EXCERPT TO READ =
━━━━

There are 31 active landfill sites, 16 closed sites, eight junkyards and one incinerator.
Mining is not a major land use, but there are numerous pits and quarries in the CSPA.
The CSPA is located in the major east-west transportation corridor between Toronto and Montreal. Highway 401 and the main Canadian National rail line follow the Lake Ontario-St. Lawrence River shoreline. The St. Lawrence Seaway is a major shipping route. Recreational boating is also popular. Spills, which have the potential to pollute water, are a concern along these transportation corridors.
In addition to providing drinking water, our lakes, rivers, streams and groundwater are vital supports for the local ecology and economy.
Communities and individuals along Lake Ontario and the St. Lawrence River, which includes about 80 per cent of the area's population, get their drinking water from this source.
Most of the rest of the population rely on groundwater, primarily through private wells. There are approximately 20,000 domestic wells in the CSPA. Wells in some parts of the CSPA are known to run dry during extended periods of drought.
The CSPA includes nine municipal surface water intakes and three municipal wells. Corrections Canada also has an intake on the Cataraqui River at the Pittsburgh Institution at Joyceville.
According to Permit to Take Water (PTTW) data from the Ministry of Environment, the largest volume of water taken in the CSPA is for industrial cooling from Lake Ontario and the St. Lawrence River. Most of this activity occurs in the industrial areas of Loyalist Township and the City of Kingston.
Long-term water quality data is sparse in the CSPA. For surface water, data from the Provincial Water Quality Monitoring Network (PWQMN) was used for this report. Key findings were that the chloride levels are generally increasing, likely as a result of road salt. Total phosphorus levels were found to be high at all monitoring stations, but generally decreasing.
The water quality at the municipal surface water intakes was found to be generally good. Three drinking water plant intakes (Bath, Gananoque and Brockville) are located in close proximity to beaches which have relatively high levels of E. coli, according to data from the local Health Units.
Four rounds of testing have been conducted under the Provincial Groundwater Monitoring Network (PGMN) for the seven wells across the CSPA. There are significant data gaps within the CSPA when it comes to groundwater data. What we have found is that across the area, of the 90 wells sampled, E. coli was detected in 13 wells (14 per cent). Total coliform exceeded the safe level in 36 of 168 wells sampled (21 per cent).
There are four types of vulnerable areas defined by the Ministry of Environment in Ontario's source water protection program:
The IPZs and WHPAs are associated with existing or planned municipal drinking water systems. HVAs and SGRAs are naturally occurring areas that have been identified through research on groundwater resources.

━━━━

INFORMATION SHOWN =
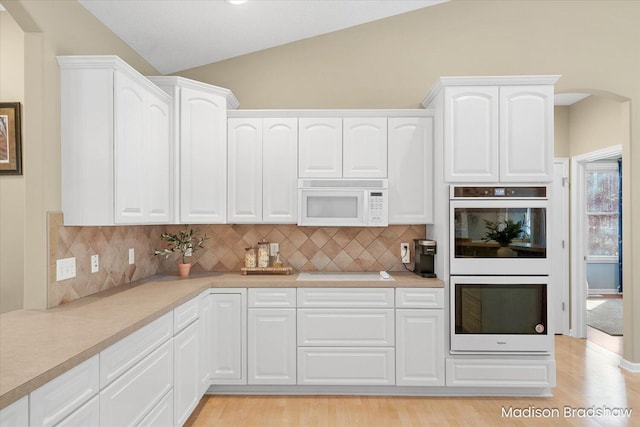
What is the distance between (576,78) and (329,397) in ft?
11.3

━━━━

EXERCISE DIRECTIONS =
Reproduce the CSPA water excerpt from "In addition to" up to and including "from this source.". The data has no connection to the CSPA water excerpt.

TASK OUTPUT =
In addition to providing drinking water, our lakes, rivers, streams and groundwater are vital supports for the local ecology and economy.
Communities and individuals along Lake Ontario and the St. Lawrence River, which includes about 80 per cent of the area's population, get their drinking water from this source.